Pour que le réemploi ne reste pas une belle idée mais soit suivi d’effets, l’implication de tous les acteurs est nécessaire. S’entourer de personnes compétentes dans le réemploi et permettre un suivi relève d’un engagement fort des maîtrises d’ouvrage, représentant du temps et de l’argent. De plus, cela implique de sortir du schéma de projet traditionnel, de revoir le processus décisionnel, le rôle de la maîtrise d’œuvre et la gestion lors des différentes phases du projet.
La Halte Fontenaysienne a défini les ambitions de réemploi en fonction de la temporalité, de l’économie et de l’avancement du projet. Le partenariat et la confiance entre les équipes de maîtrise d’œuvre (MOE) et de maîtrise d’ouvrage (MOA) ont été très importants, la conception fine se réalisant au fur et à mesure du curage du bâtiment et des opportunités de ressources en fonction de l’avancement du projet.
Le rôle des entreprises dans le réemploi est également prépondérant.

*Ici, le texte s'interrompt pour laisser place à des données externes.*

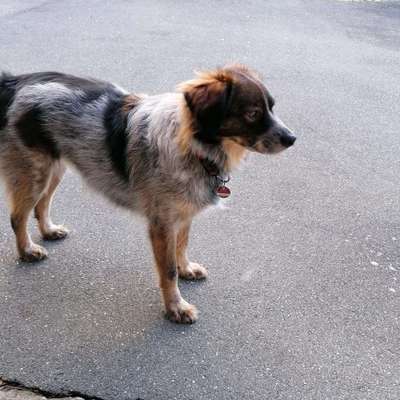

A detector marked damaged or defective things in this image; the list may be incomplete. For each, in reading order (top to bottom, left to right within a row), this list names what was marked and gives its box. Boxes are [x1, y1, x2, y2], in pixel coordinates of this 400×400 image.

crack in pavement [0, 380, 108, 400]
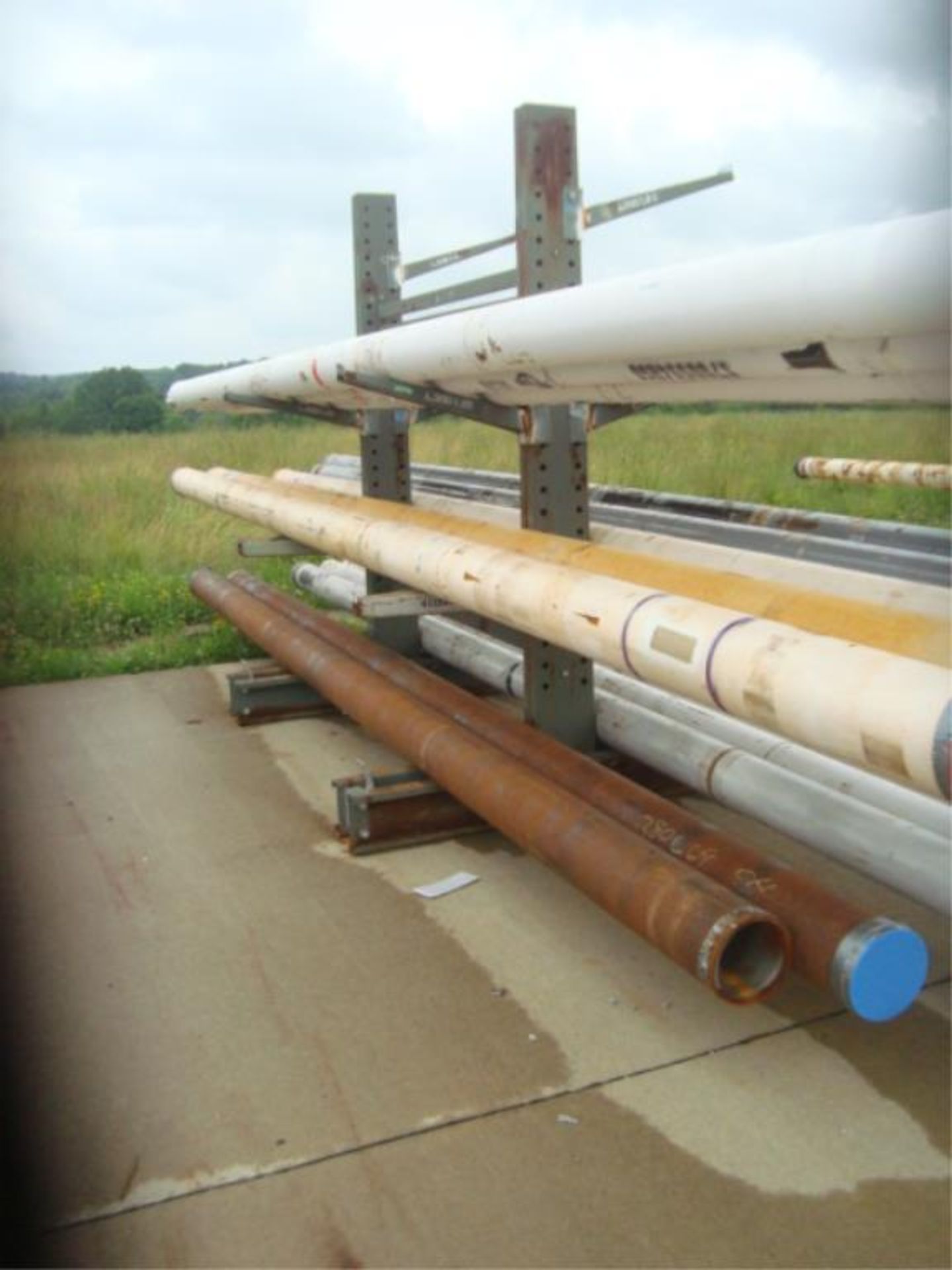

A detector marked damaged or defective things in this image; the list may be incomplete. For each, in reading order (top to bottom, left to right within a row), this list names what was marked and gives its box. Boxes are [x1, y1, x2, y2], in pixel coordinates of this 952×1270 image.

rusty steel pipe [192, 572, 788, 1005]
rusty steel pipe [233, 574, 931, 1021]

Cela demande une logistique et une organisation spécifiques plus contraignantes. À travers notre expérience, certaines notions nous semblent importantes pour s’assurer de la bonne mise en œuvre :
– Un espace de stockage pour assurer des conditions de travail idéales et garantir l’intégrité des ressources post-chantier.
Pour la Maison des Familles, la réalité du chantier ne permettait pas d’imaginer un espace de stockage. Les ressources ont été déplacées en fonction de l’avancée des travaux. Les compagnons de l’entreprise y ont donc passé du temps et réalisé des tâches peu valorisantes. Ce mode opératoire fait porter à l’entreprise de travaux la responsabilité des ressources déposées par l’entreprise de curage spécialisée. Les efforts supplémentaires pour adapter l’organisation du travail ont pu frustrer les compagnons peu expérimentés dans la démarche de réemploi.
– Des protections suffisantes doivent être mises en place avant toute intervention pour ne pas dégrader les éléments existants à conserver… avec le défaut de les rendre indistinguables
À Fontenay, nous avions imposé des exigences spécifiques afin de protéger les éléments déposés lors de la phase de curage par Tricycle. Cependant, face à la réalité d’un chantier de petite taille sans espace de stockage, les matériaux devaient être constamment déplacés. Cela a causé des casses. La précision de l’inventaire a également été remise en question au cours du chantier, lorsque les emballages protecteurs limitaient la prise de mesure ou l’accès aux matériaux pour connaître leurs caractéristiques exactes.
– Aspect économique
Réaliser un diagnostic des ressources, aménager des espaces de stockage, et reconditionner des ressources demandent du temps et de l’argent. En théorie, le réemploi permettrait d’économiser de l’argent puisque la matière existe déjà. L’expérience et les professionnels spécialisés montrent, au contraire, que les économies rêvées par le réemploi peuvent ne pas être au rendez-vous. Il s’agit plutôt de déplacer l’économie de l’objet vers l’humain, de valoriser la compétence de transformer et de faire avec l’existant et ses contraintes.
À Fontenay, un vase communicant s’est produit lors du réemploi de la cuisine existante. Cela a permis de réadapter cette cuisine dans un nouvel agencement et de créer seulement quelques meubles sur mesure, en complétant les meubles anciens avec des pièces neuves. Le coût d’une cuisine neuve globale s’est retrouvé dans le travail de menuiserie, qui a consisté à croiser réparation, adaptation et combinaison des pièces.
À noter que certains matériaux sont plus facilement réemployables que d’autres et, suivant les objectifs globaux, l’arbitrage sur un chantier peut justement être facilité pour éviter des surcoûts trop importants pour le maître d’ouvrage.
La démolition et la mise en benne systématique sont les grands générateurs de déchets dans le domaine du BTP. Il est impératif aujourd’hui d’apprendre à déconstruire plutôt que de démolir afin d’éviter la production de déchets avec des ressources encore pleines de potentiel. Pour l’architecte, l’adaptation et la flexibilité sont essentielles. Elles sont la condition d’ajustement aux contraintes, aux imprévus et aux opportunités envisagées en projet, qui se concrétisent ou non en cours de chantier. En s’appuyant sur une équipe solide et en acceptant et prévoyant que la conception reste adaptable, la maîtrise d’œuvre peut intégrer efficacement des pratiques de réemploi, tout en répondant aux objectifs environnementaux et économiques les plus ambitieux.